On this day in 1957, the Italian automaker Fiat (short for Fabbrica Italiana Automobili Torino) debuts the “Nuova Cinquecento,” a redesigned version of a model that it first released in 1936.
Founded in 1899 by Giovanni Agnelli, Fiat had dominated the Italian auto industry since the early 20th century. When Fiat’s first 500-cc car–known as “Il Topolino” (the Italian name for Mickey Mouse)–came on the scene, it was the smallest mass-produced car on the market, with space for two people, a tiny luggage capacity and a top speed of 53 mph. In the years following World War II (during which Fiat made many of the vehicles used by Italian forces under Benito Mussolini), the company sought to capitalize on the need for affordable family cars by revamping the 500. The Nuova Cinquecento was a two-cylinder rear-engined four-seater; like the German Volkswagen Beetle, it was intended as an Italian “people’s car.” Like the Beetle, the 500 was became a symbol of a country and a people, an emblem of “la dolce vita” in post-war Italy. Some 3.5 million new 500s were sold between 1957 and 1975, when Fiat halted production.
By 2004, Fiat–once the largest carmaker in Europe–was struggling financially due to stiff competition from Volkswagen and other companies. That year, Sergio Marchionne took over as the company’s chief executive; he soon ended Fiat’s largely unsuccessful five-year partnership with General Motors and would be praised by investors for the subsequent revival of the company’s fortunes. A critical step in this turnaround was the launch of the new Cinquecento in 2007. Designed by Frank Stephenson (already famous for the redesign of another classic, the Mini Cooper), the new 500 was based on the mechanical elements of the popular Fiat Panda, but modified significantly. Though its retro styling evoked its iconic predecessor, the strong performance and extensive safety features (including seven airbags) were all its own.
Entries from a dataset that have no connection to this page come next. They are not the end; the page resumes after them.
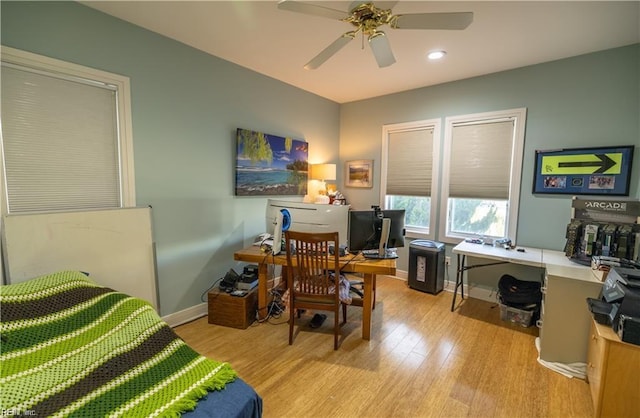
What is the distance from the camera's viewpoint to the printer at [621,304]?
152 cm

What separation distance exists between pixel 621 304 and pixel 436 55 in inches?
98.7

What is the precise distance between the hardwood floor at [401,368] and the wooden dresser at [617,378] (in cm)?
17

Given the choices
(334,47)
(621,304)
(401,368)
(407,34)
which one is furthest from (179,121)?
Result: (621,304)

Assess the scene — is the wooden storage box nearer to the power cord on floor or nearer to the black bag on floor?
the power cord on floor

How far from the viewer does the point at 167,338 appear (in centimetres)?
132

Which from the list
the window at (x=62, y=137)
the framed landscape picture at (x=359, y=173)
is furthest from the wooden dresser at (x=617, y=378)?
the window at (x=62, y=137)

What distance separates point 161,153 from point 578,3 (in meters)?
3.52

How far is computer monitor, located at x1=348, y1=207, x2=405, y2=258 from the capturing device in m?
2.56

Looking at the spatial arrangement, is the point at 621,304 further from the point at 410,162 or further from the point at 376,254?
the point at 410,162

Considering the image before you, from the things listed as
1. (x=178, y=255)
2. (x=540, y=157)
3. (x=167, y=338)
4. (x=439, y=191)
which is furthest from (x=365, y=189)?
(x=167, y=338)

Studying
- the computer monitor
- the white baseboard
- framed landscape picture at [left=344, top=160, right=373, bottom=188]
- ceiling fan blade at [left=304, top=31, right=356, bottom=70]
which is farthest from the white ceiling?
the white baseboard

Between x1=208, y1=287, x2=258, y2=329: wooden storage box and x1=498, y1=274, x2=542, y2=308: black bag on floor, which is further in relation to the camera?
x1=498, y1=274, x2=542, y2=308: black bag on floor

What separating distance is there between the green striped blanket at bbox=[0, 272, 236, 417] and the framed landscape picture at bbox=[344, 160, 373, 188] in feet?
11.5

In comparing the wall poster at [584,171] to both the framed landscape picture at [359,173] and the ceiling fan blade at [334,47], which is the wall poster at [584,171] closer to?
the framed landscape picture at [359,173]
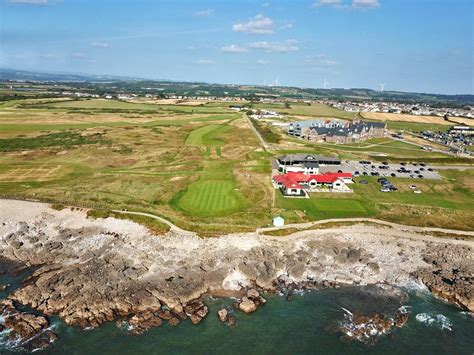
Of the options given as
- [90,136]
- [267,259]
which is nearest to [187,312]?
[267,259]

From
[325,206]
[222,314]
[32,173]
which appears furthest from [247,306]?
[32,173]

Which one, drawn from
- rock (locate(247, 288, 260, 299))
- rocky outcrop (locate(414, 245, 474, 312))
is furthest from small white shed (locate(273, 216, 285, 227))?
rocky outcrop (locate(414, 245, 474, 312))

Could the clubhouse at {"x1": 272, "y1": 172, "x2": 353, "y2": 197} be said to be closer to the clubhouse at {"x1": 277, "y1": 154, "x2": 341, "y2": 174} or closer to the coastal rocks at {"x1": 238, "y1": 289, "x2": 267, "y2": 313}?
the clubhouse at {"x1": 277, "y1": 154, "x2": 341, "y2": 174}

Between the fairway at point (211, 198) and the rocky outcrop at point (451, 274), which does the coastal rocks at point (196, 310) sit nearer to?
the fairway at point (211, 198)

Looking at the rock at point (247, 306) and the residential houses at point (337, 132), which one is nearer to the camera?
the rock at point (247, 306)

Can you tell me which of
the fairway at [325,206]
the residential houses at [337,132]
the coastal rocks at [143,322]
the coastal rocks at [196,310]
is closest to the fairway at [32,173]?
the fairway at [325,206]
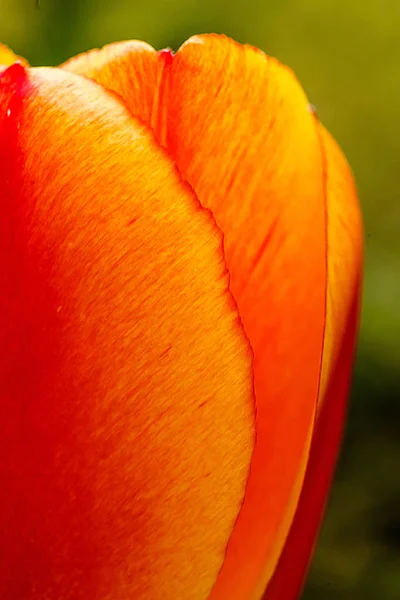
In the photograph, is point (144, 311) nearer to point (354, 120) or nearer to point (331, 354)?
point (331, 354)

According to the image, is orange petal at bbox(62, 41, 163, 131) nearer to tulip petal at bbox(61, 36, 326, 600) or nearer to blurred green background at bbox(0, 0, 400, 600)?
tulip petal at bbox(61, 36, 326, 600)

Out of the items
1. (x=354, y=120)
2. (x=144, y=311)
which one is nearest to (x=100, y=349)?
(x=144, y=311)

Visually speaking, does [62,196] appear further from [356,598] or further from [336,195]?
[356,598]

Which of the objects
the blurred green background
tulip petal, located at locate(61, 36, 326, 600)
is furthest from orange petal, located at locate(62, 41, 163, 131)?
the blurred green background

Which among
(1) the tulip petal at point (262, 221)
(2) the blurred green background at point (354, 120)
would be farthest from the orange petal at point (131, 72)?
(2) the blurred green background at point (354, 120)

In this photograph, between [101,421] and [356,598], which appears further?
[356,598]

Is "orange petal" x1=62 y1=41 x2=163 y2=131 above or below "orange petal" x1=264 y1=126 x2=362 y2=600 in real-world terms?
above

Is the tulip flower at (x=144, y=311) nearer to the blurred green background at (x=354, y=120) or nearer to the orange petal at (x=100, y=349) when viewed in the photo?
the orange petal at (x=100, y=349)

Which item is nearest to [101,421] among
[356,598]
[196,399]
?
[196,399]
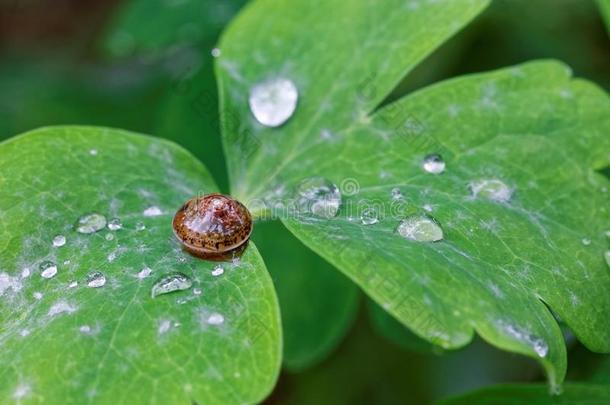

On July 4, 2007–50 years to the day after Giacosa’s famous car debuted–several thousand VIP guests, including Italian Prime Minister Romano Prodi, were among the 100,000 spectators who gathered in Turin to celebrate the launch of the Nuova Cinquecento. The lavish ceremony featured a fireworks display and a waterborne carnival procession along the Po River. Two years later, Fiat completed an alliance with Chrysler after the struggling American automaker was forced to file for federal bankruptcy protection. Under the terms of the partnership, Fiat owns a 20 percent share of Chrysler (which could eventually grow to at least 35 percent).